第10話 愛犬たち(7)

 2013年となり、我が家は新しいポメを家族に迎えることになった。妻の念願である多頭飼いを実現するためである。その名は雛ちゃん、”すう”という呼び名が好きな妻が、漢字を探し回ってつけた名前だ。小さな女の子で、生後半年経つのに体重は、標準の半分以下の1.2キログラムしかない。極小というやつだ。京都のブリーダーさんのところから、飛行機に乗って来た。小さい子は希少で、好まれるはずなのに、半年家族に迎えられなかったのはなぜだろうと少し疑問だった。健康チェックは問題なし、元気も有り余っている。食欲も旺盛。


 しばらくたって、少し原因らしいものが分かった。なかなか家族に馴染まない、他人はなおさらである。宝ちゃんは、どうみても笑顔らしい可愛い顔をするし、人も犬も大好きな”お犬良し”なので、どこに連れて行っても好かれたが、雛ちゃんは可愛いと手を出すと噛みつこうとする始末、元々可愛い顔立ちをしているのに、ぶすっとして愛嬌もない。心を開かないくせに、噛みつき方を知らない倍の大きさの宝を、追いかけまわり喧嘩を仕掛けていった。これじゃあ、反抗期の小さなヤンキーである。

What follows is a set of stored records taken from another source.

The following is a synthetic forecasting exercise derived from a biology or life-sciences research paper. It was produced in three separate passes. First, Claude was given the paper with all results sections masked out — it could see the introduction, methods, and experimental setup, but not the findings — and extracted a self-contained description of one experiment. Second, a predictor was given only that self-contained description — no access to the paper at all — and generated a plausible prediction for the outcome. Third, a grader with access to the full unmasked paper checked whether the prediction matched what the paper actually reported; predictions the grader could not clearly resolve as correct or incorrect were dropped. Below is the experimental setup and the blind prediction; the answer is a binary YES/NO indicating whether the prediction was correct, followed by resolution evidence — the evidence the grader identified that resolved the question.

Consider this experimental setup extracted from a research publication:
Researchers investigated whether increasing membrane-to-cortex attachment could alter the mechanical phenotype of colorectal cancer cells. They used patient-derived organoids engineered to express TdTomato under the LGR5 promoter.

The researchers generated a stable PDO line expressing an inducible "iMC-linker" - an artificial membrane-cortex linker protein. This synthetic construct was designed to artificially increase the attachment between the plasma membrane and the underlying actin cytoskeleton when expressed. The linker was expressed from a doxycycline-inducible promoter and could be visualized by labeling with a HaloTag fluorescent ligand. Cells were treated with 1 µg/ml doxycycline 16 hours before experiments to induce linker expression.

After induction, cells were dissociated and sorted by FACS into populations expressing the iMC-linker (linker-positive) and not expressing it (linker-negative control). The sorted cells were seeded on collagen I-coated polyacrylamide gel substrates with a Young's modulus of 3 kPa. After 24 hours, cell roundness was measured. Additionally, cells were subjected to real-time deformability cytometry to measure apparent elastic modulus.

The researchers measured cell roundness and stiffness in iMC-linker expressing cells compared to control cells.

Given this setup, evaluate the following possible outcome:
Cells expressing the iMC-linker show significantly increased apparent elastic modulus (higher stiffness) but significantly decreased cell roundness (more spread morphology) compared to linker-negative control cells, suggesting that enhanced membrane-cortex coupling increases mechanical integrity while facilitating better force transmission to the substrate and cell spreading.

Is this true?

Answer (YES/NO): NO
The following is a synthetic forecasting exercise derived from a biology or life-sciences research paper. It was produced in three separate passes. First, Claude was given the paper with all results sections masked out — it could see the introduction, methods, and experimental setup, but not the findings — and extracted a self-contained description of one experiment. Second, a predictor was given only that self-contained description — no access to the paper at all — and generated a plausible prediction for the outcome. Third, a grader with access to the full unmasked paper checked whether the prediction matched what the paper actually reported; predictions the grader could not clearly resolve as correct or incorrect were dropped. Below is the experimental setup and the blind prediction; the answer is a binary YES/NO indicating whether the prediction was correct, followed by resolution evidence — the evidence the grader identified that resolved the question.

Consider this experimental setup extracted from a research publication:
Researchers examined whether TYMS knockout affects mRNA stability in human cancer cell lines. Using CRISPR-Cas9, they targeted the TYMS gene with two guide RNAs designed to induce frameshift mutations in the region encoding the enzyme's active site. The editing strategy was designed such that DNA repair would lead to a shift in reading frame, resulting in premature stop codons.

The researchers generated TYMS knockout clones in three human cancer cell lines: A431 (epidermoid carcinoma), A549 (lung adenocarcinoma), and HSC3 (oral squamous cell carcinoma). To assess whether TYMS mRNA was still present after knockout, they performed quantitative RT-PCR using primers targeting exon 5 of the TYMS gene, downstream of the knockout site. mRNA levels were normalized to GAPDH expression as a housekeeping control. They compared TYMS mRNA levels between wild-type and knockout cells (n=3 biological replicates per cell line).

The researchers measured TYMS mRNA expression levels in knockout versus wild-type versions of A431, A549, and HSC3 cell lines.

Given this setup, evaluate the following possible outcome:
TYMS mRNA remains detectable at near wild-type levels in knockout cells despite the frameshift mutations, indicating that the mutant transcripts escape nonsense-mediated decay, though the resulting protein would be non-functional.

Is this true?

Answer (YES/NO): NO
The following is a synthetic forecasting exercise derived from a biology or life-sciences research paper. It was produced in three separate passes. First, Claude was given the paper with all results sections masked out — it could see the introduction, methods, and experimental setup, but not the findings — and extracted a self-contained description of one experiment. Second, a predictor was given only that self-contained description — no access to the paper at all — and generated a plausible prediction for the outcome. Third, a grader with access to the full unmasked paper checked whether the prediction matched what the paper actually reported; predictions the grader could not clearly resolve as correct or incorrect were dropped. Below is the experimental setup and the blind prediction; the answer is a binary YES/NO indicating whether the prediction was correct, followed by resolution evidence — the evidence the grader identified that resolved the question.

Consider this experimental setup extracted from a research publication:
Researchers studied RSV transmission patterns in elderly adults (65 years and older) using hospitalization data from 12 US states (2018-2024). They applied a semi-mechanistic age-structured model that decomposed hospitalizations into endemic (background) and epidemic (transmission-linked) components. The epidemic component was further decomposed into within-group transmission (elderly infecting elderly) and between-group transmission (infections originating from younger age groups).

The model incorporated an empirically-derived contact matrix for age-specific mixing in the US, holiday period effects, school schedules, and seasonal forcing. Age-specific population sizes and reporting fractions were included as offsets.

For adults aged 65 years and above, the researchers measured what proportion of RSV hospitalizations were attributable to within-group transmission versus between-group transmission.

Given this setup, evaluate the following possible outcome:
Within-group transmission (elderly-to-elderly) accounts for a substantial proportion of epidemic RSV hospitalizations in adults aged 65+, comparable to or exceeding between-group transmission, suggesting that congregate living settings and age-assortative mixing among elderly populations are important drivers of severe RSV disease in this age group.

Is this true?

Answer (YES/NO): YES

 妻は気にする風もなく、服を作っては、宝と雛に着せて遊んでいた。半年もすると、鄒もやっと心を開くようになり、宝の相棒としてイベントなどにも出かけるようになった。相変わらず、人は苦手だったが。

 鄒を迎えるにあたって、病気予防の意味もあり、宝は去勢した。後々、このことで、妻は早まったと後悔することになる。


 私は再び転職し、今度は人材派遣会社で、中小企業庁からの委託である、企業に就職できていない新卒者を実習生として送り込むというプロジェクトを任され、一人で企業と実習生の同時募集を行い、忙しい日々を送っていた。企画運用管理を、一人でこなさねばならないので大変だったが、遣り甲斐があった。一日中、県内各地を車で走り回り、知り合いも大勢できた。結果、社長も目を見張るような実績を上げることができ、1年後にやってくる東京での求職活動を、スムーズにしてくれた。

 このころ、私はおぼろげに確信した。どうやら、”人生は、ある程度、定められているらしい”ことを。